NEC Changes For #14 Ampacity

[mbrooke]

I'm not getting the relationship now Mr MBrooke

and i was soOOoo blissful before this thread too....

~RJ~

It goes like this. When a fault at the furthest point relies on thermal trip, there is a delay in heating the bimetal before unlatching takes place which in turn also heats the conductor. If the fault sputters or "arcs" it limits the current acutall increasing the time for the bi-metal to open. So it is necessary to factor in a certain margin of short circuit heating into the wire. However, that value can be substantially reduced on magnetic trip because it is near instantaneous and in turn the wire carries less fault current.

 

[FionaZuppa]

The thermo properties of headlamps are very different. The level of heat transfer, material, etc is different.

i am not looking at any of the properties of the device. the device (ocpd, headlamp, whatever) has to perform a funtion and has to do it well in all circumstances. -25F in Alaska to +115F where i am, i turn on the lamps and voila, i light my way, no issues.

these therm/mag ocpd's, well they dont exactly do what they are supposed to do all of the time. if my bc is 20A max then my ocpd should limit that to 20A max. i know we need the C & D trip curves for motors/inductive loads, but that can be programmed.

so maybe my next test is to do a prolonged 18A #14 NM test in a glass sandwich. if a 15A ocpd wont trip at 18A then is this a hazard? maybe even back to 20A because as in my house the panel is outside, just had 29F the other night, certainly 29F is not even close to UL489. this scenario could pose a fire hazard?

 

[mbrooke]

i am not looking at any of the properties of the device. the device (ocpd, headlamp, whatever) has to perform a funtion and has to do it well in all circumstances. -25F in Alaska to +115F where i am, i turn on the lamps and voila, i light my way, no issues.

Correct, for headlamps. Breakers as they are today are different. Manufactures give a temp tolerance and it is up to the installer to make sure the breaker is within that.

these therm/mag ocpd's, well they dont exactly do what they are supposed to do all of the time. if my bc is 20A max then my ocpd should limit that to 20A max. i know we need the C & D trip curves for motors/inductive loads, but that can be programmed.

But, just for thought, how important is it that a breaker trip at 20.01 amps in 5 seconds vs 24 amps in 5 minutes? Is such a high degree of accuracy needed in residential power systems? Would such high accuracy achieve anything else besides the elimination of 240.4 (d) in some applications?

so maybe my next test is to do a prolonged 18A #14 NM test in a glass sandwich.

I think this is a worthwhile endeavor. We have a worse case and a best case, seeing where the most common application resides is key.

Spatial questions about scenes:
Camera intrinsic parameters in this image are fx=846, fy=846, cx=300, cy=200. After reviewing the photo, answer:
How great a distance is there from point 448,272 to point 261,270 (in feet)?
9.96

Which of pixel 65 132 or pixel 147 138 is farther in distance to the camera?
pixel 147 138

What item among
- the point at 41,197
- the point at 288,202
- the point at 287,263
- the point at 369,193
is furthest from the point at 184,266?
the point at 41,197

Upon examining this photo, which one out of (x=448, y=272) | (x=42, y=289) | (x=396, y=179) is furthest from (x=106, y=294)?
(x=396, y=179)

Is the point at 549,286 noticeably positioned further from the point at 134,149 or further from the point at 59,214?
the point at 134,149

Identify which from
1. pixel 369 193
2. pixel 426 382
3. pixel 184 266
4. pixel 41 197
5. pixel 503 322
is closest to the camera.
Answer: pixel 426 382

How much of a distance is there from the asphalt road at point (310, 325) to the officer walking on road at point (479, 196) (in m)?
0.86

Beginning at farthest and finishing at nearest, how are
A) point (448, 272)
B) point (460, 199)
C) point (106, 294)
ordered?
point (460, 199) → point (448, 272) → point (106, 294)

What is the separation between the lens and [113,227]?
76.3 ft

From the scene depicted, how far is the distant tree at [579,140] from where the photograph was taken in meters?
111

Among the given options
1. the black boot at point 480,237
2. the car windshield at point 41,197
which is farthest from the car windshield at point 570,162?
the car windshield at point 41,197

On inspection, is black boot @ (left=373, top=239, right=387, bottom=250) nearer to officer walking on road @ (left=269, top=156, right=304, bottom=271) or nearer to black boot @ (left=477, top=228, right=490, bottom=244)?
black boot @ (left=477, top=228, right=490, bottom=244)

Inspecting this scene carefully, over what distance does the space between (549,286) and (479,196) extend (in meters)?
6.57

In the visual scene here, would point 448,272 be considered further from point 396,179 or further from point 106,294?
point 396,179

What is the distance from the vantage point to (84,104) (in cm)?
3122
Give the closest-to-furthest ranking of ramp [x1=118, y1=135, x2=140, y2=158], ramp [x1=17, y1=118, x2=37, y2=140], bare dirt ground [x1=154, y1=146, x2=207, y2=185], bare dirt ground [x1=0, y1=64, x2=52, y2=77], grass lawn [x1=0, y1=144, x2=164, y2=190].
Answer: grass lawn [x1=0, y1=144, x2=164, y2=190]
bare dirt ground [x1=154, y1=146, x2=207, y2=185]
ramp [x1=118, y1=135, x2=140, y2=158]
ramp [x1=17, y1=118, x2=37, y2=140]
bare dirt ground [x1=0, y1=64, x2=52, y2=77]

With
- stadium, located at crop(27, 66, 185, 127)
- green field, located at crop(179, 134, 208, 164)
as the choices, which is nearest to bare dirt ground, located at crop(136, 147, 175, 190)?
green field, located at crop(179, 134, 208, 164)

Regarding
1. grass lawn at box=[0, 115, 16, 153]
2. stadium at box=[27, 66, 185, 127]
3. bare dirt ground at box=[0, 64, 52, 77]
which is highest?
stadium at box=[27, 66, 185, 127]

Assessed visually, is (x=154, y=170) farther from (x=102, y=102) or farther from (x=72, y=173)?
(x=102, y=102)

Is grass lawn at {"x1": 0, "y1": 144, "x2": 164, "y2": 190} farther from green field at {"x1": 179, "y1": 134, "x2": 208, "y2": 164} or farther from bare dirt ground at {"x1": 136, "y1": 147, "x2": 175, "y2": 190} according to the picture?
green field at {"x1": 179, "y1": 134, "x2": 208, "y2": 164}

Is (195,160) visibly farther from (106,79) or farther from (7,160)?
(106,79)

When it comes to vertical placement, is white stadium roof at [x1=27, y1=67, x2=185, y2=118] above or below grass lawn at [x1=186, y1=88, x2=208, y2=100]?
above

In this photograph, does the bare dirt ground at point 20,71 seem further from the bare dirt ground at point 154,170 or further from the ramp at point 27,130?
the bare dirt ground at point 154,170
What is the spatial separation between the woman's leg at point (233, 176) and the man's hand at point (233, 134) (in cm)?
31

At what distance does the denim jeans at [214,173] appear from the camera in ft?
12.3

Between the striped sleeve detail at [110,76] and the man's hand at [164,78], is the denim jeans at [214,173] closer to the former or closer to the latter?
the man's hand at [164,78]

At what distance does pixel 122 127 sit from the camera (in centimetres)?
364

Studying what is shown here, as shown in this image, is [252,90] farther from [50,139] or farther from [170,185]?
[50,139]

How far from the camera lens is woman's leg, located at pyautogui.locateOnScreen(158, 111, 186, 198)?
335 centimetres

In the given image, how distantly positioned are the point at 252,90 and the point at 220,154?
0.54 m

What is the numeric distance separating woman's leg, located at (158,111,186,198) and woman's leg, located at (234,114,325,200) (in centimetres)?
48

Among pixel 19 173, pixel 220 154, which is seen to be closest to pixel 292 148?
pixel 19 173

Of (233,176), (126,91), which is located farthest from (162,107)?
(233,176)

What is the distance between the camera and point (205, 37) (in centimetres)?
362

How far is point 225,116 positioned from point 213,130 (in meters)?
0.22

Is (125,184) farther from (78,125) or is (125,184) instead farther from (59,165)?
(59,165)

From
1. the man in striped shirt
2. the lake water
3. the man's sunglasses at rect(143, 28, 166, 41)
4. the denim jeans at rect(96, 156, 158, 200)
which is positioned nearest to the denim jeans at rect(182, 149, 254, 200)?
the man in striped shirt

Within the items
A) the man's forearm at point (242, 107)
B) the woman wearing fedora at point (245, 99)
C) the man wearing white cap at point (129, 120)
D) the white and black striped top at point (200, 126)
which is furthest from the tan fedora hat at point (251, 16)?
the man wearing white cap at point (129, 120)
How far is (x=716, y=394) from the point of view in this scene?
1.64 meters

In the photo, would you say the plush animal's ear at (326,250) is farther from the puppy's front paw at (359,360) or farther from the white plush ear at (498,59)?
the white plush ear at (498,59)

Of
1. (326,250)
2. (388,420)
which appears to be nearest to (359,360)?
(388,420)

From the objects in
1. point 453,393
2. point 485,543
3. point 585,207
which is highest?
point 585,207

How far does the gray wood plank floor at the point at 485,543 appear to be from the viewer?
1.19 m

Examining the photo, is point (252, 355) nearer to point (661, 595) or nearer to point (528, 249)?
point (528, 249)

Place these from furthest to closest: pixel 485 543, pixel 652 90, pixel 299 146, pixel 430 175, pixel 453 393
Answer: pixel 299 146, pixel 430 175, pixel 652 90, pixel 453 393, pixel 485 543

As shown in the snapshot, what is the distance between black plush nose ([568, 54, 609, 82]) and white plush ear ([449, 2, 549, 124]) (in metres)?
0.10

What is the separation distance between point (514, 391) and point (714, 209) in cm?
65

SHORT EXERCISE 1 ▸
In the forum thread, who does mbrooke say must make sure a breaker stays within the manufacturer's temperature tolerance?
SHORT EXERCISE 2 ▸
Copy out the forum thread's wording between "Correct, for headlamps." and "is within that.", inclusive.

WORKED ANSWER 1 ▸
The installer.

WORKED ANSWER 2 ▸
Correct, for headlamps. Breakers as they are today are different. Manufactures give a temp tolerance and it is up to the installer to make sure the breaker is within that.